> _TASK DESCRIPTION_: Search the records for "recaptcha". Copy every line where it appears.

Collected data:
##############################
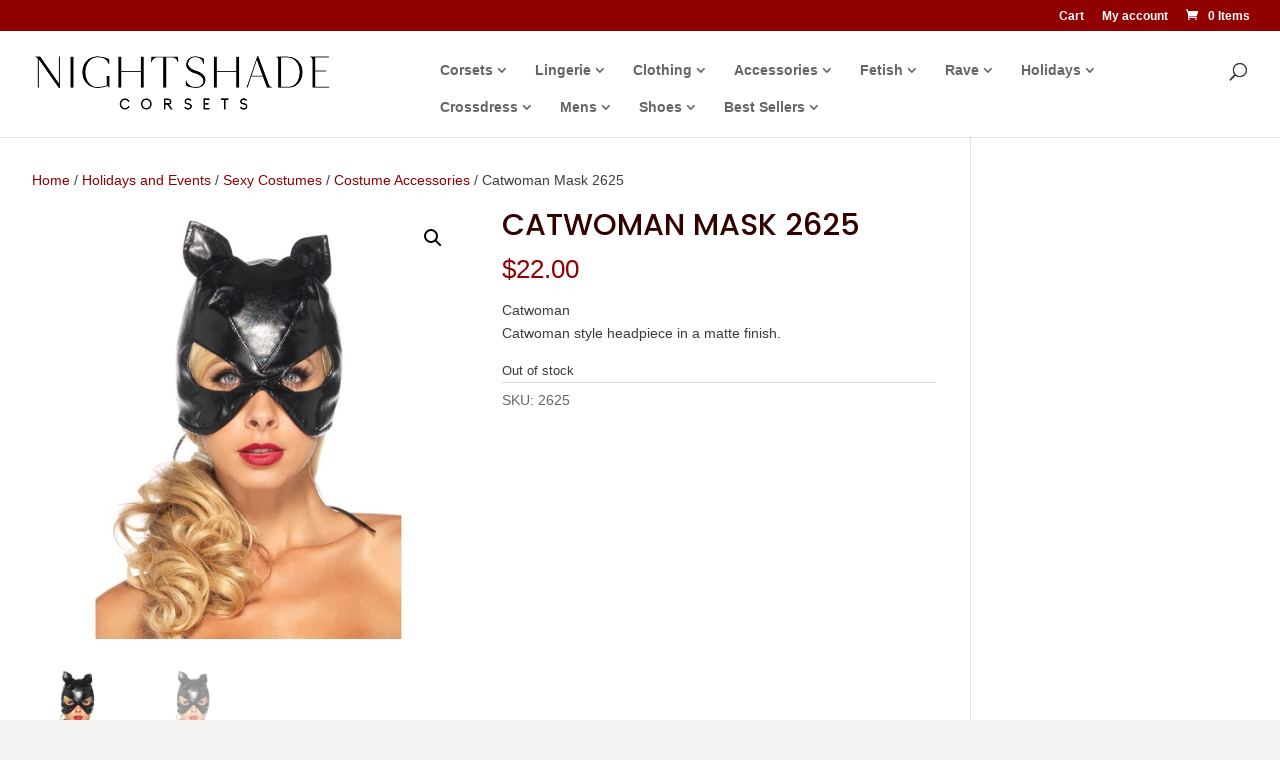

--- FILE ---
content_type: text/css; charset=utf-8
request_url: https://nightshadecorsets.com/2020/wp-content/cache/min/1/2020/wp-content/themes/Divi-child/style.css?ver=1753674914
body_size: 1454
content:
@media screen and (min-width:1024px){}@media screen and (min-width:1120px){#et-top-navigation{padding-left:410px}.et_header_style_left #et-top-navigation nav>ul>li>a,.et_header_style_split #et-top-navigation nav>ul>li>a{padding-bottom:23px}}@media screen and (min-width:982px) and (max-width:1119px){#et-top-navigation{padding-left:310px}.et_header_style_left #et-top-navigation nav>ul>li>a,.et_header_style_split #et-top-navigation nav>ul>li>a{padding-bottom:23px}#logo{max-height:35%}}@media screen and (max-width:981px){.nav-image-highlight{visibility:hidden;display:none!important}}@media screen and (min-width:1024px){.woocommerce ul.products li.product{width:21%!important;margin:2%!important;clear:none!important}.woocommerce ul.products li.product:nth-child(4n+1){clear:both!important}}@media screen and (min-width:768px) and (max-width:980px){.woocommerce ul.products li.product.first,.woocommerce ul.products li.product.last{clear:right!important}.woocommerce ul.products li.product:nth-child(4n+1){clear:none!important}}@media screen{#top-menu li.mega-menu>ul>li>a:first-child{text-transform:uppercase;font-weight:500;border-bottom:none;font-family:'Poppins',sans-serif;font-size:21px}#top-menu-nav{width:96%}#et_top_search{margin:3px 0 0 3px}#top-menu .menu-item-has-children>a:first-child{padding-right:16px}.et_mobile_menu .first-level>a{background-color:transparent;position:relative}.et_mobile_menu .first-level>a:after{font-family:'ETmodules';content:'\4c';font-weight:400;position:absolute;font-size:16px;top:13px;right:10px}.et_mobile_menu .first-level>.icon-switch:after{content:'\4d'}.second-level{display:none}.reveal-items{display:block}.et_mobile_menu{margin-top:20px;width:100%;margin-left:0}.entry-content tr td,body.et-pb-preview #main-content .container tr td{border-top:1px solid #ddd;padding:4px 4px}.et_pb_toggle_open{border-left:0;border-right:0}.et_pb_toggle_close .et_pb_toggle_title,.et_pb_toggle_close h5.et_pb_toggle_title{color:#300}#woocommerce_product_search_filter_tag_widget-2{padding-top:30px}.product-search-filter-terms .product-search-filter-attribute .term-thumbnail{box-shadow:0 0 0;height:25px;width:25px}h1,h2,h3,h4,h5,h6{font-family:'Poppins',sans-serif}h1,.woocommerce .woocommerce-loop-category__title{text-transform:uppercase}.woocommerce .woocommerce-loop-category__title,.woocommerce-loop-category__title,h2.woocommerce-loop-category__title,.woocommerce .woocommerce-loop-category__title,.woocommerce li.product .entry-header h3{font-size:24px!important;color:#910000!important}.count,.product-category mark{background:#fff;color:#910000!important}h4{line-height:28px}h3{line-height:32px}h1{line-height:38px;padding-bottom:16px}.nav li li{line-height:1.5em}body{background-color:#f4f2f1}.et_pb_section{background-color:rgba(0,0,0,0)}#top-menu a:hover{color:#910101}#top-menu li.current-menu-ancestor>a,.mobile_menu_bar::before,#top-menu li.current-menu-item>a{color:#910101}.woocommerce-store-notice,p.demo_store{background-color:#910101}#et_search_icon:hover,.bottom-nav li.current-menu-item>a,.comment-reply-link,.entry-summary p.price ins,.et-social-icon a:hover,.et_password_protected_form .et_submit_button,.footer-widget h4,.form-submit .et_pb_button,.mobile_menu_bar::after,.nav-single a,.posted_in a,.woocommerce #content div.product p.price,.woocommerce #content div.product span.price,.woocommerce #content input.button,.woocommerce #content input.button.alt,.woocommerce #content input.button.alt:hover,.woocommerce #content input.button:hover,.woocommerce #respond input#submit,.woocommerce #respond input#submit.alt,.woocommerce #respond input#submit.alt:hover,.woocommerce #respond input#submit:hover,.woocommerce .star-rating span::before,.woocommerce a.button,.woocommerce a.button.alt,.woocommerce a.button.alt:hover,.woocommerce a.button:hover,.woocommerce button.button,.woocommerce button.button.alt,.woocommerce button.button.alt:hover,.woocommerce div.product p.price,.woocommerce div.product span.price,.woocommerce input.button,.woocommerce input.button.alt,.woocommerce input.button.alt:hover,.woocommerce input.button:hover,.woocommerce-page #content div.product p.price,.woocommerce-page #content div.product span.price,.woocommerce-page #content input.button,.woocommerce-page #content input.button.alt,.woocommerce-page #content input.button.alt:hover,.woocommerce-page #respond input#submit,.woocommerce-page #respond input#submit.alt,.woocommerce-page #respond input#submit.alt:hover,.woocommerce-page #respond input#submit:hover,.woocommerce-page .star-rating span::before,.woocommerce-page a.button,.woocommerce-page a.button.alt,.woocommerce-page a.button.alt:hover,.woocommerce-page a.button:hover,.woocommerce-page button.button,.woocommerce-page button.button.alt,.woocommerce-page button.button.alt:hover,.woocommerce-page button.button:hover,.woocommerce-page div.product p.price,.woocommerce-page div.product span.price,.woocommerce-page input.button,.woocommerce-page input.button.alt,.woocommerce-page input.button.alt:hover,.woocommerce-page input.button:hover,.wp-pagenavi a:hover,.wp-pagenavi span.current,.et_overlay::before,.et_pb_bg_layout_light .et_pb_more_button,.et_pb_bg_layout_light .et_pb_newsletter_button,.et_pb_bg_layout_light .et_pb_promo_button,.et_pb_bg_layout_light.et_pb_module.et_pb_button,.et_pb_contact_submit,.et_pb_filterable_portfolio .et_pb_portfolio_filters li a.active,.et_pb_filterable_portfolio .et_pb_portofolio_pagination ul li a.active,.et_pb_gallery .et_pb_gallery_pagination ul li a.active,.et_pb_member_social_links a:hover,.et_pb_pricing li a,.et_pb_pricing_table_button,.et_pb_sum,.et_pb_filterable_portfolio .et_pb_portfolio_filters li,a{color:#30272e}.et_pb_filterable_portfolio .et_pb_portfolio_filters li a{border:1px solid #e2e2e2;color:#88898a;background-color:#fff}.et_pb_slide_description,.et_pb_slider_fullwidth_off .et_pb_slide_description{padding:16% 55% 16% 1%;text-align:left}.et_pb_slide_description .et_pb_slide_title{font-size:36px;text-transform:uppercase;line-height:42px}.et_pb_slide_description .et_pb_slide_title a{background:#400;padding:0 5px}.container{width:95%}#custom_footer{float:left;width:80%;color:#ddd}.product_meta .posted_in{visibility:hidden;display:none}}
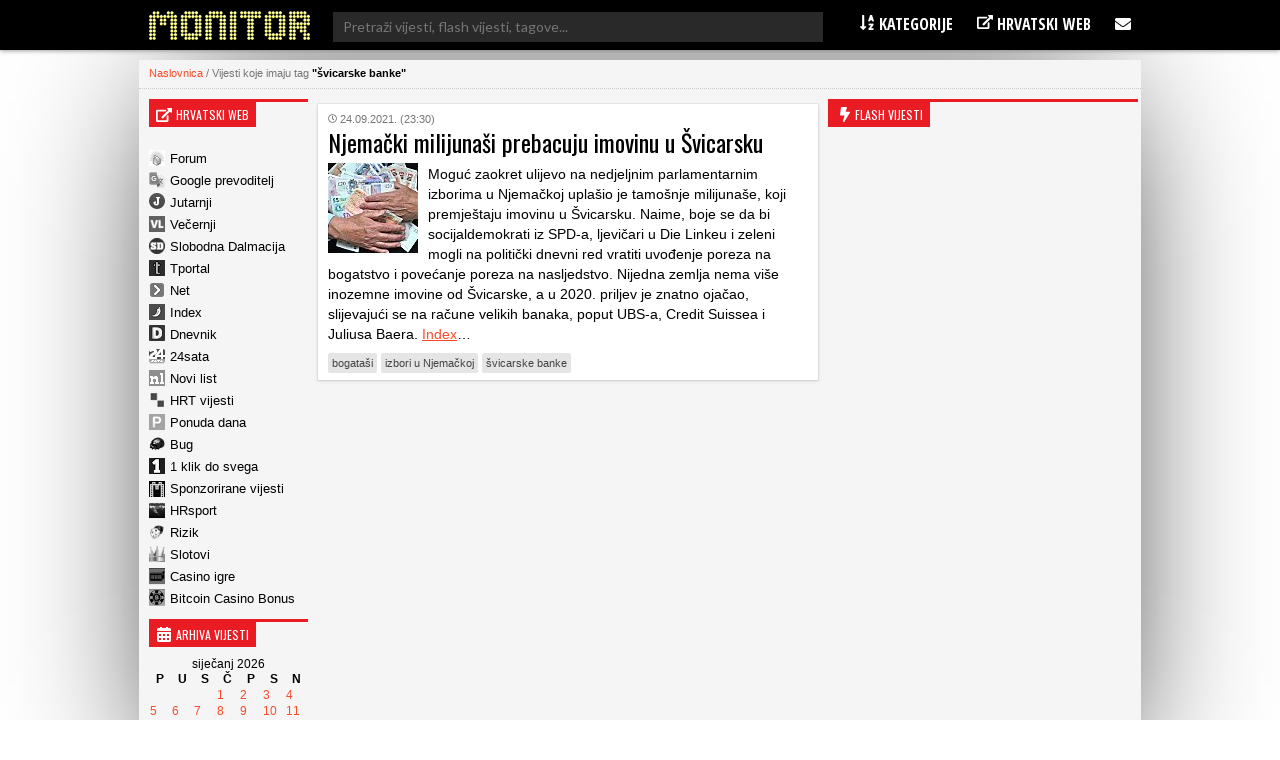

--- FILE ---
content_type: application/javascript; charset=utf-8
request_url: https://fundingchoicesmessages.google.com/f/AGSKWxWEZf0r2yvghzbI18CFSM1Yfk5E0amHBHcfNz9Hxx5gQ96RTs0Z9dDtPg3jQ9IdcH6wG5DypU76R_ICU_J4Mv_m0Qu3_c615Jx9_5ZtDqxwkynWxqGL_jXHmSlMIeFWU6nNtyC0-7J9j3_V5fPfocg_1_HTeO8Yf5x1_208nmFTW4BZYafQZIClz0ks/_/google_afc_-ads-management/-468x80//adsbyadsn./images/awebanner
body_size: -1288
content:
window['06990f30-6db9-4ce7-90c5-aa0c332dcc0f'] = true;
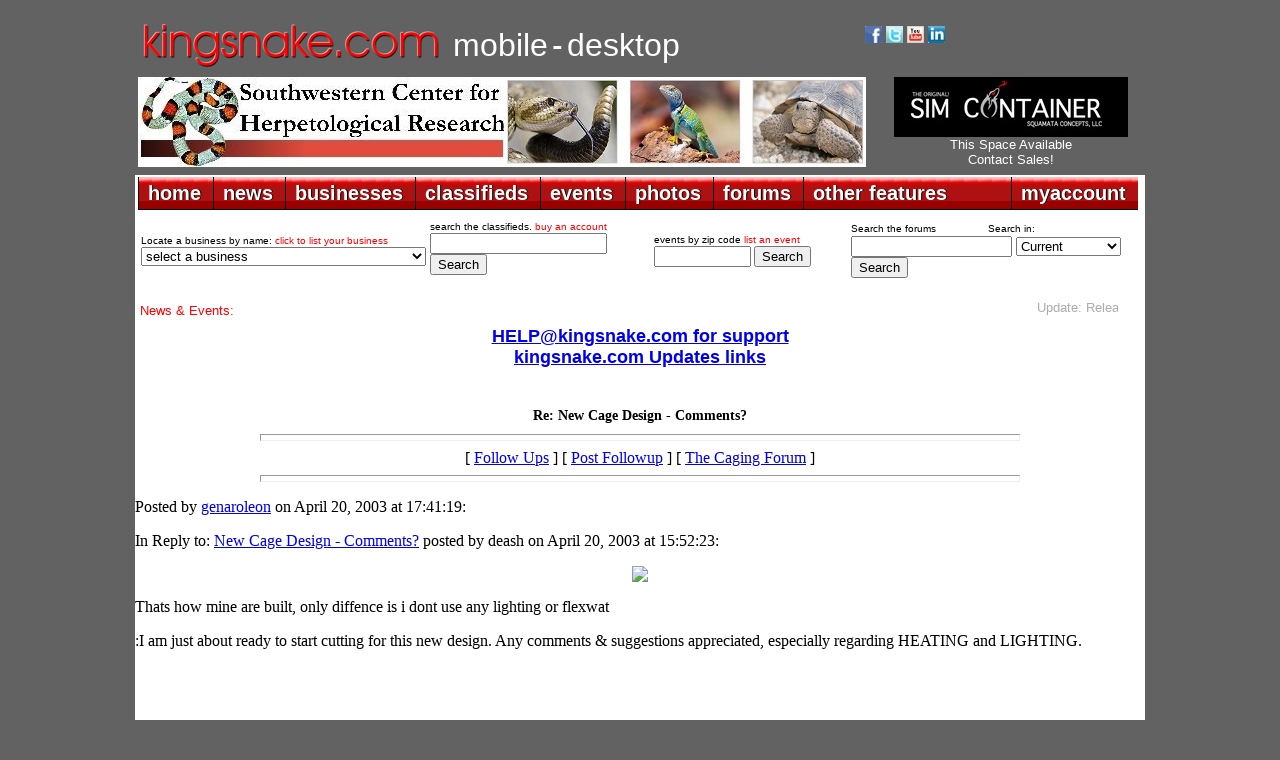

--- FILE ---
content_type: application/javascript
request_url: https://www.kingsnake.com/shared/headers/css/tabs.js
body_size: 982
content:
function HideContent(d,e,f) {
if(d.length < 1) { return; }
document.getElementById(d).style.display = "none";

if(e.length < 1) { return; }
document.getElementById(e).style.display = "none";

if(f.length < 1) { return; }
document.getElementById(f).style.display = "none";
}

function ShowContent(d) {

if(d.length < 1) { return; }
document.getElementById(d).style.display = "block";

}


function ChangeColor(d,e,f,g) {
if(d.length < 1) { return; }
document.getElementById(d).style.color = "#FEAC01";

if(e.length < 1) { return; }
document.getElementById(e).style.color = "black";

if(f.length < 1) { return; }
document.getElementById(f).style.color = "black";

if(g.length < 1) { return; }
document.getElementById(g).style.color = "black";
}     

function ReverseContentDisplay(d) {
if(d.length < 1) { return; }
if(document.getElementById(d).style.display == "none") { document.getElementById(d).style.display = ""; }
else { document.getElementById(d).style.display = "none"; }
}
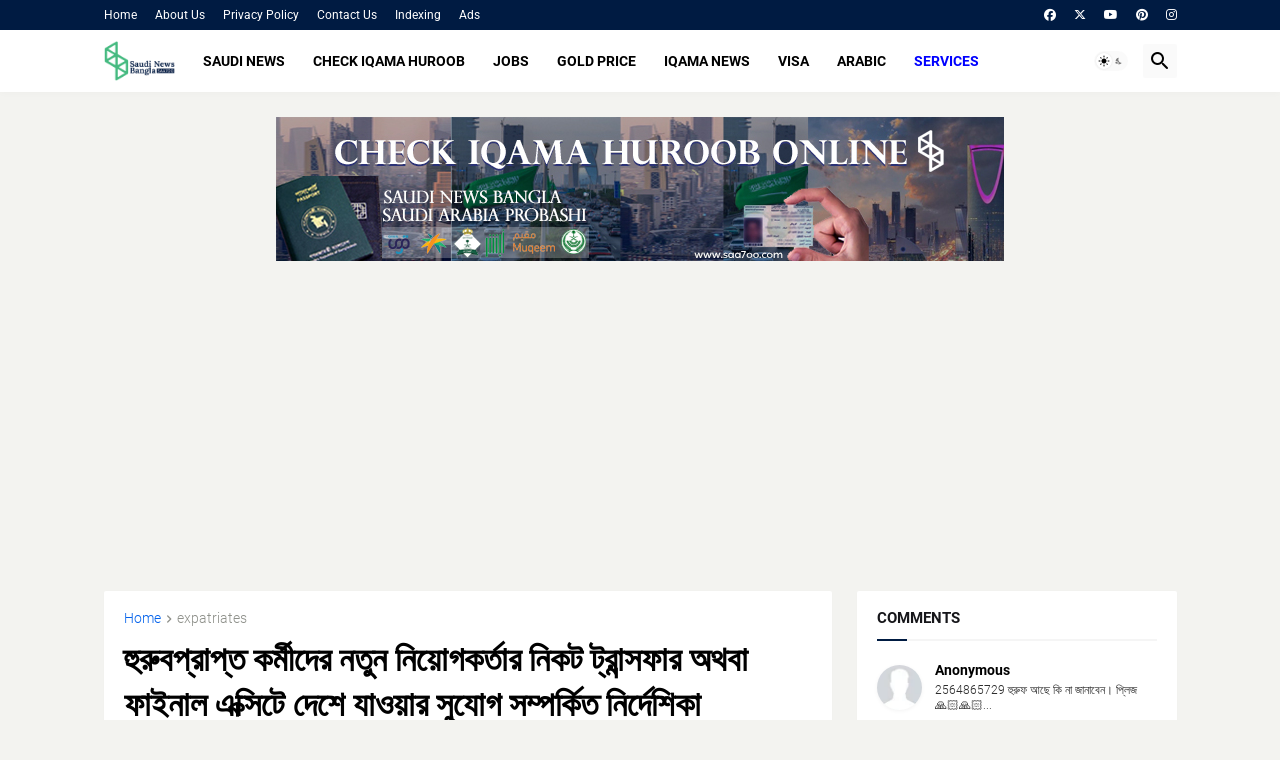

--- FILE ---
content_type: text/html; charset=utf-8
request_url: https://www.google.com/recaptcha/api2/aframe
body_size: 266
content:
<!DOCTYPE HTML><html><head><meta http-equiv="content-type" content="text/html; charset=UTF-8"></head><body><script nonce="qXyeNa6LFfAnm6p8ok0iVw">/** Anti-fraud and anti-abuse applications only. See google.com/recaptcha */ try{var clients={'sodar':'https://pagead2.googlesyndication.com/pagead/sodar?'};window.addEventListener("message",function(a){try{if(a.source===window.parent){var b=JSON.parse(a.data);var c=clients[b['id']];if(c){var d=document.createElement('img');d.src=c+b['params']+'&rc='+(localStorage.getItem("rc::a")?sessionStorage.getItem("rc::b"):"");window.document.body.appendChild(d);sessionStorage.setItem("rc::e",parseInt(sessionStorage.getItem("rc::e")||0)+1);localStorage.setItem("rc::h",'1768983800952');}}}catch(b){}});window.parent.postMessage("_grecaptcha_ready", "*");}catch(b){}</script></body></html>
##############################
> _SOLUTION FOR THIS EXERCISE_:
request_url: https://www.google.com/recaptcha/api2/aframe
<!DOCTYPE HTML><html><head><meta http-equiv="content-type" content="text/html; charset=UTF-8"></head><body><script nonce="qXyeNa6LFfAnm6p8ok0iVw">/** Anti-fraud and anti-abuse applications only. See google.com/recaptcha */ try{var clients={'sodar':'https://pagead2.googlesyndication.com/pagead/sodar?'};window.addEventListener("message",function(a){try{if(a.source===window.parent){var b=JSON.parse(a.data);var c=clients[b['id']];if(c){var d=document.createElement('img');d.src=c+b['params']+'&rc='+(localStorage.getItem("rc::a")?sessionStorage.getItem("rc::b"):"");window.document.body.appendChild(d);sessionStorage.setItem("rc::e",parseInt(sessionStorage.getItem("rc::e")||0)+1);localStorage.setItem("rc::h",'1768983800952');}}}catch(b){}});window.parent.postMessage("_grecaptcha_ready", "*");}catch(b){}</script></body></html>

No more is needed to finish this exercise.